Este é um livro de ficção distópica sáfica que me surpreendeu por seu forte teor político, algo que eu não esperava, e digo isso de forma positiva. A obra não só superou minhas expectativas como também me impactou pelas críticas sociais bem construídas. Um dos aspectos que mais me chamou a atenção foi a maneira como a autora, Diedra, desenvolveu as hierarquias sociais dentro desse universo distópico. A divisão entre as classes é trabalhada de forma inteligente e, para qualquer pessoa que tenha uma compreensão básica sobre consciência de classe, as críticas propostas pela autora ficam evidentes e potentes.
A leitura constantemente me provocou reflexões sobre a desigualdade, sobre o acesso às necessidades básicas, como fome e moradia, e também sobre como tudo isso se conecta com as questões de gênero dentro da sociedade. Preciso confessar que o início foi um pouco desafiador para mim; demorei um pouco para me envolver com a narrativa. Porém, após os primeiros capítulos, a leitura fluiu e me prendeu.

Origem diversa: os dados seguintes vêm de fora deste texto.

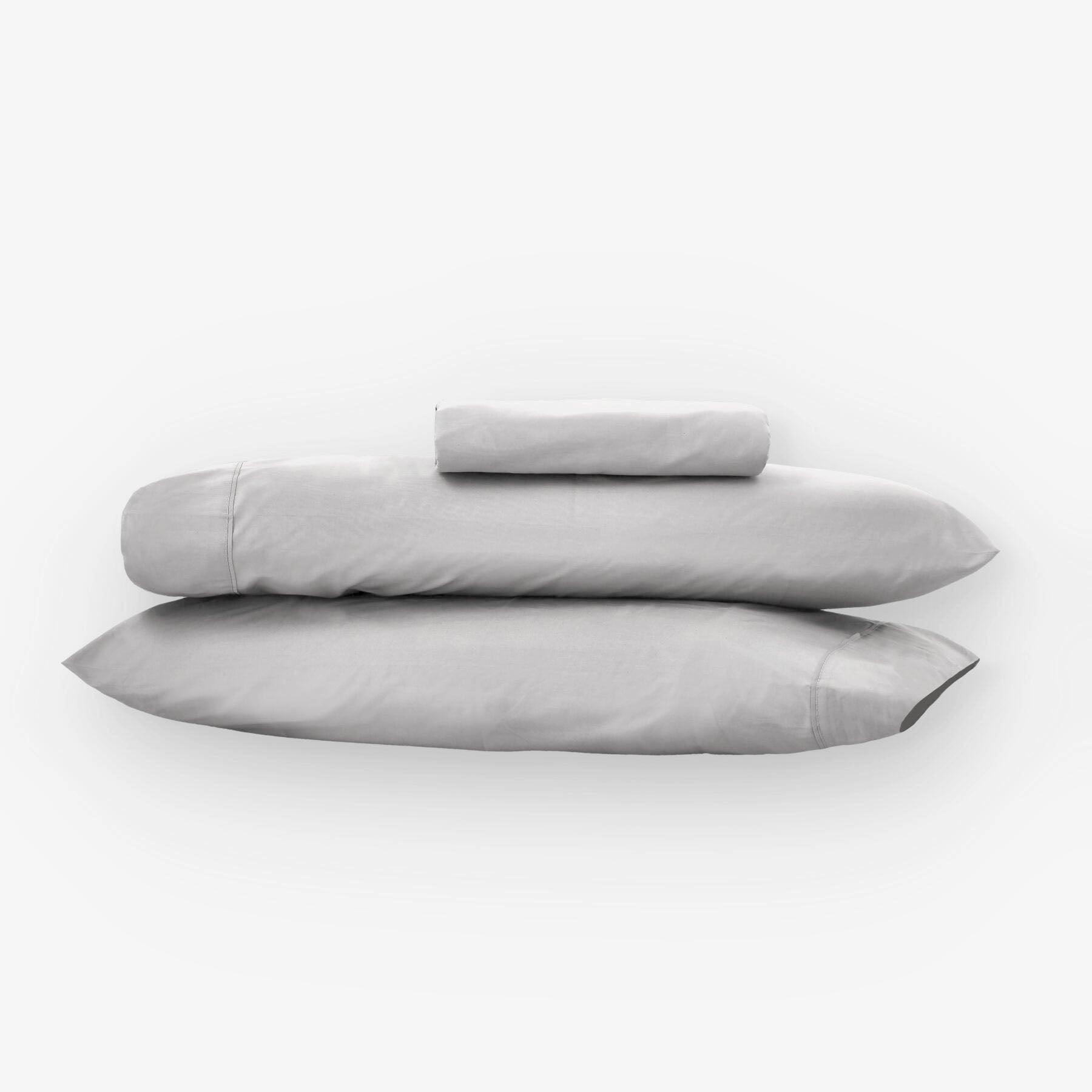 Fundas de edredón nórdico gris Morfeo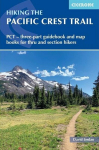 Hiking the Pacific Crest Trail: PCT - three-part guidebook and map books for thru and section hikers, Hiking the Pacific Crest Trail: PCT - three-part guidebook and map books for thru and section hikers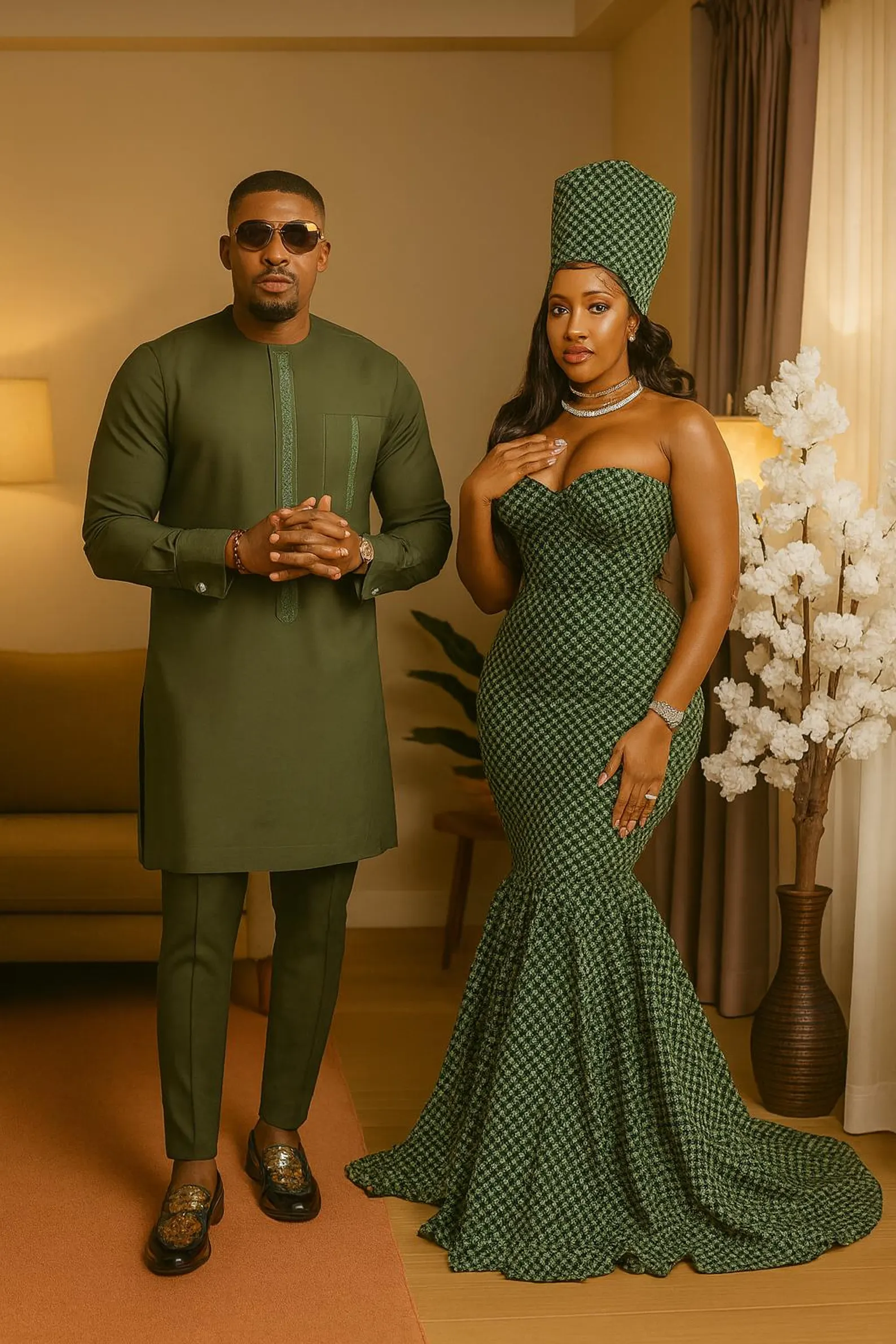 Echarpe ETOLE SHIBORI – Rayures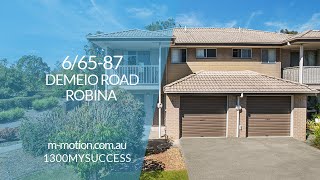 66587 Demeio Road Berrinba QLD 4117For Sale By AuctionMMotion http673demeiocom [upl. by Nednal342]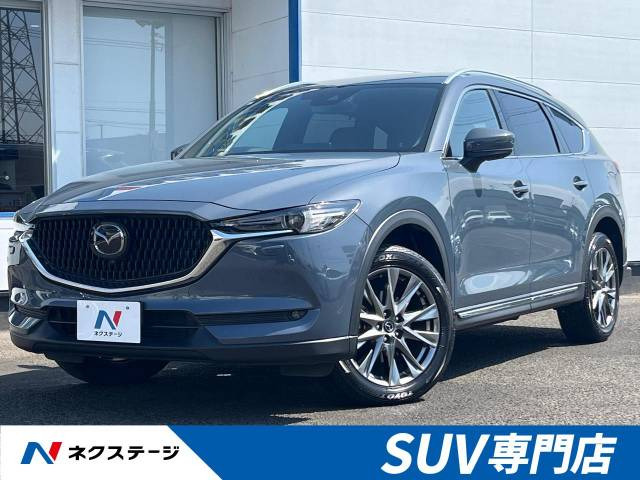 マツダ CX-8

Sobre as personagens, tive experiências bem diferentes, não consegui criar conexão com a Sofia, mas, por outro lado, desenvolvi uma identificação com Alex, que se tornou uma das minhas favoritas da história. Se eu pudesse apontar algo que senti falta, seria de uma construção mais detalhada sobre como o mundo chegou a esse cenário distópico. Em alguns momentos, a ambientação pareceu oscilar entre elementos que remetem a períodos medievais e outros claramente distópicos, o que me gerou certa curiosidade sobre essa transição. Acredito que a narrativa teria ganhado ainda mais força com esse aprofundamento.
Além disso, senti que a sinopse poderia oferecer mais informações sobre a proposta do livro, já que, para mim, ela ficou um pouco vaga e não reflete o conteúdo denso e reflexivo da obra. Mas vale a pena, é uma leitura que aborda temas sociais urgentes, com uma trama sáfica que entrega representatividade, questionamentos e provocações.